Physician to Roman emperors and early author of works on anatomy and physiology.
Galen, the last and most influential of the great ancient medical practitioners, was born in Pergamum, Asia Minor. His father, the architect Nicon, is supposed to have prepared Galen for a career in medicine following the instructions given him in a dream by the god of medicine, Asclepius. Accordingly, Galen studied philosophy, mathematics, and logic in his youth and then began his medical training at age sixteen at the medical school of Pergamum attached to the local shrine of Asclepius. At age twenty, Galen embarked on extensive travels, broadening his medical knowledge with studies at Smyrna, Corinth, and Alexandria. At Alexandria, the preeminent research and teaching center of the time, Galen was able to study skeletons (although not actual bodies).
Returning to Pergamum at age twenty-eight, Galen became physician to the gladiators, which gave him great opportunities for observations about human anatomy and physiology. In 161 A.D., Galen moved to Rome and quickly established a successful practice after curing several eminent people, including the philosopher Eudemus. Galen also conducted public lectures and demonstrations, began writing some of his major works on anatomy and physiology, and frequently engaged in polemics with fellow physicians. In 174 A.D., Galen was summoned to treat Marcus Aurelius and became the emperor's personal physician.

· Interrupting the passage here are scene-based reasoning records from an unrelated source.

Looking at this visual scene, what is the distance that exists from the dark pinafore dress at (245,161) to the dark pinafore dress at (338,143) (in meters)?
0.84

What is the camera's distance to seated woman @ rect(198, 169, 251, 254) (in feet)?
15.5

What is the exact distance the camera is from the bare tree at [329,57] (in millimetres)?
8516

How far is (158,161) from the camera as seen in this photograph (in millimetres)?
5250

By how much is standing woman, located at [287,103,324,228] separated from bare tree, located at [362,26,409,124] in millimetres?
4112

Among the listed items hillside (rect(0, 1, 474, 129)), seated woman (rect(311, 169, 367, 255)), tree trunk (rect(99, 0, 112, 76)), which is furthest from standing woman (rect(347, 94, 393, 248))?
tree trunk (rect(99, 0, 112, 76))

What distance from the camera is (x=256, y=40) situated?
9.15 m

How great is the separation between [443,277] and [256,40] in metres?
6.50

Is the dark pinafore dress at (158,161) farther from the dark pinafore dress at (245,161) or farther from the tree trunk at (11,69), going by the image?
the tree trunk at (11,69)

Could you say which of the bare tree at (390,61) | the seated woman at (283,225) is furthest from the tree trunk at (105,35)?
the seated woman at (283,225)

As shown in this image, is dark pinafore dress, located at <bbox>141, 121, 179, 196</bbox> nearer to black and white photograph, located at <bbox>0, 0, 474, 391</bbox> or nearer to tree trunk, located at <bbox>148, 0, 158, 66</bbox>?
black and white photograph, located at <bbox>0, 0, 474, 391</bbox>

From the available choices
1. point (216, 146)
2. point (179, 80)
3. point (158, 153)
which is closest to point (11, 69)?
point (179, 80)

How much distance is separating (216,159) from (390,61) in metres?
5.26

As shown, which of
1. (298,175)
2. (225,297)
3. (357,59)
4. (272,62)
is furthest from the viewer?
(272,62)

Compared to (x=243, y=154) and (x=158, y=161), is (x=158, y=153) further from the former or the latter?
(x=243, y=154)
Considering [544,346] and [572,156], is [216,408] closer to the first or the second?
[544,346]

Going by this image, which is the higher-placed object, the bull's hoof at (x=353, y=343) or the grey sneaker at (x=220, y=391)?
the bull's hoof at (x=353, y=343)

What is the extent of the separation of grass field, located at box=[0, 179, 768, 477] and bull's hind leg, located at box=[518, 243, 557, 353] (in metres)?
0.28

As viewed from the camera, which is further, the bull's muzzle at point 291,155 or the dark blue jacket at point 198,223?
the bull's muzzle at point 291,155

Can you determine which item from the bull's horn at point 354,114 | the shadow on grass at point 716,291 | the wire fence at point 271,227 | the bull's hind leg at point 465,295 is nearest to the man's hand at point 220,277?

Galen once again returned to Pergamum in 166 A.D., perhaps to escape the quarreling, perhaps to avoid an outbreak of plague in Rome. After a few years, Galen was summoned back to Rome by Marcus Aurelius. He became physician to two subsequent emperors, Commodus and Septimius Severvs, and seems to have stayed in Rome for the rest of his career, probably dying there in about 200 A.D.
Galen was an astonishingly prolific writer, producing hundreds of works, of which about 120 have survived. His most important contributions were in anatomy. Galen expertly dissected and accurately observed all kinds of animals, but sometimes mistakenly—because human dissection was forbidden—applied what he saw to the human body. Nevertheless, his descriptions of bones and muscle were notable; he was the first to observe that muscles work in contracting pairs. He described the heart valves and the structural differences between arteries and veins. He used experiments to demonstrate paralysis resulting from spinal cord severing, control of the larynx through the laryngeal nerve, and passage of urine from kidneys to bladder. An excellent clinician, Galen pioneered diagnostic use of the pulse rate and described cardiac arrhythmias. Galen also collected therapeutic plants in his extensive travels and explained their uses.
In his observations about the heart and blood vessels, however, Galen made critical errors that remained virtually unchallenged for 1,400 years. He correctly recognized that blood passes from the right to the left side of the heart, but decided this was accomplished through minute pores in the septum, rather than through the pulmonary circulation. Like Erasistratus, Galen believed that blood formed in the liver and was circulated from there throughout the body in the veins. He did show that arteries contain blood, but thought they also contained and distributed pneuma, a vital spirit. In a related idea, Galen believed that the brain generated and transmitted another vital spirit through the (hollow) nerves to the muscles, allowing movement and sensation.
After Galen, experimental physiology and anatomical research ceased for many centuries. Galen's teachings became the ultimate medical authority, approved by the newly ascendant Christian church because of Galen's belief in a divine purpose for all things, even the structure and functioning of the human body. The medical world moved on from Galenism only with the appearance of Andreas Vesalius 's work on anatomy in 1543 and William Harvey's work on blood circulation in 1628.